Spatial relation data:
* * * * * * *
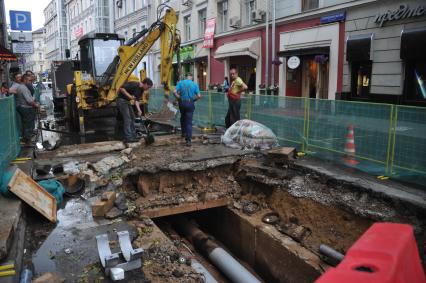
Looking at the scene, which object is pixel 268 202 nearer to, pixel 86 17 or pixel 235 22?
pixel 235 22

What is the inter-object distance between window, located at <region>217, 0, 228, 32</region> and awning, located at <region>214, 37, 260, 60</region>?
135 cm

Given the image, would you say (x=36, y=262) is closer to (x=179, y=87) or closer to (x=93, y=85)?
(x=179, y=87)

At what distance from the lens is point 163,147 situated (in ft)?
28.2

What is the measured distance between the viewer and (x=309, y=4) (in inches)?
607

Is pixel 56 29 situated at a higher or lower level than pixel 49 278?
higher

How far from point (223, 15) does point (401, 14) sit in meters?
11.6

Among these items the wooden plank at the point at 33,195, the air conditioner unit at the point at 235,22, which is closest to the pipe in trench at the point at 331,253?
the wooden plank at the point at 33,195

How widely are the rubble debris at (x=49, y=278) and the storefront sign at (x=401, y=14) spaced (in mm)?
11635

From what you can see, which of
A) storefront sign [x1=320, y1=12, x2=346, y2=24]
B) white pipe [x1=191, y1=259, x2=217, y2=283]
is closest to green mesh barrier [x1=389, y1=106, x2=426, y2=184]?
white pipe [x1=191, y1=259, x2=217, y2=283]

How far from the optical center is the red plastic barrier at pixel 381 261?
1.56 metres

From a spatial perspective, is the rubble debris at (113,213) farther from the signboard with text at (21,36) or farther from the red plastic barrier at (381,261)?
the signboard with text at (21,36)

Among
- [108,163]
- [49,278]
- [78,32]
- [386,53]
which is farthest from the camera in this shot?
[78,32]

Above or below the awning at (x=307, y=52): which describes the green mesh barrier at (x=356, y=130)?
below

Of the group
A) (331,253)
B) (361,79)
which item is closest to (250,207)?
(331,253)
* * * * * * *
- [To be done] Look above for the line containing "Given the image, would"; copy from it through the last line, exactly, and nothing more.

- [Solution to this exercise]
Given the image, would you say (x=36, y=262) is closer to (x=179, y=87) or closer to (x=93, y=85)?
(x=179, y=87)

At what distance from the lens is point 163,147 situated (in ft)?
28.2

What is the measured distance between the viewer and (x=309, y=4) (in inches)?
607

Is pixel 56 29 situated at a higher or lower level than pixel 49 278?
higher

How far from point (223, 15) does point (401, 14) sit in meters?
11.6

Among these items the wooden plank at the point at 33,195, the air conditioner unit at the point at 235,22, which is closest to the pipe in trench at the point at 331,253?
the wooden plank at the point at 33,195

How widely are the rubble debris at (x=49, y=278) and the storefront sign at (x=401, y=14) spaced (in mm)?
11635

From what you can see, which of
A) storefront sign [x1=320, y1=12, x2=346, y2=24]
B) white pipe [x1=191, y1=259, x2=217, y2=283]
is closest to green mesh barrier [x1=389, y1=106, x2=426, y2=184]?
white pipe [x1=191, y1=259, x2=217, y2=283]

How far from the optical center is the red plastic barrier at pixel 381 261?
1.56 metres

From a spatial perspective, is the rubble debris at (113,213) farther from the signboard with text at (21,36) or farther from the red plastic barrier at (381,261)?
the signboard with text at (21,36)

Among
- [108,163]
- [49,278]
- [78,32]
- [386,53]
which is farthest from the camera in this shot?
[78,32]

Above or below the awning at (x=307, y=52): which describes the green mesh barrier at (x=356, y=130)?
below

Of the group
A) (331,253)
B) (361,79)
which item is closest to (250,207)?
(331,253)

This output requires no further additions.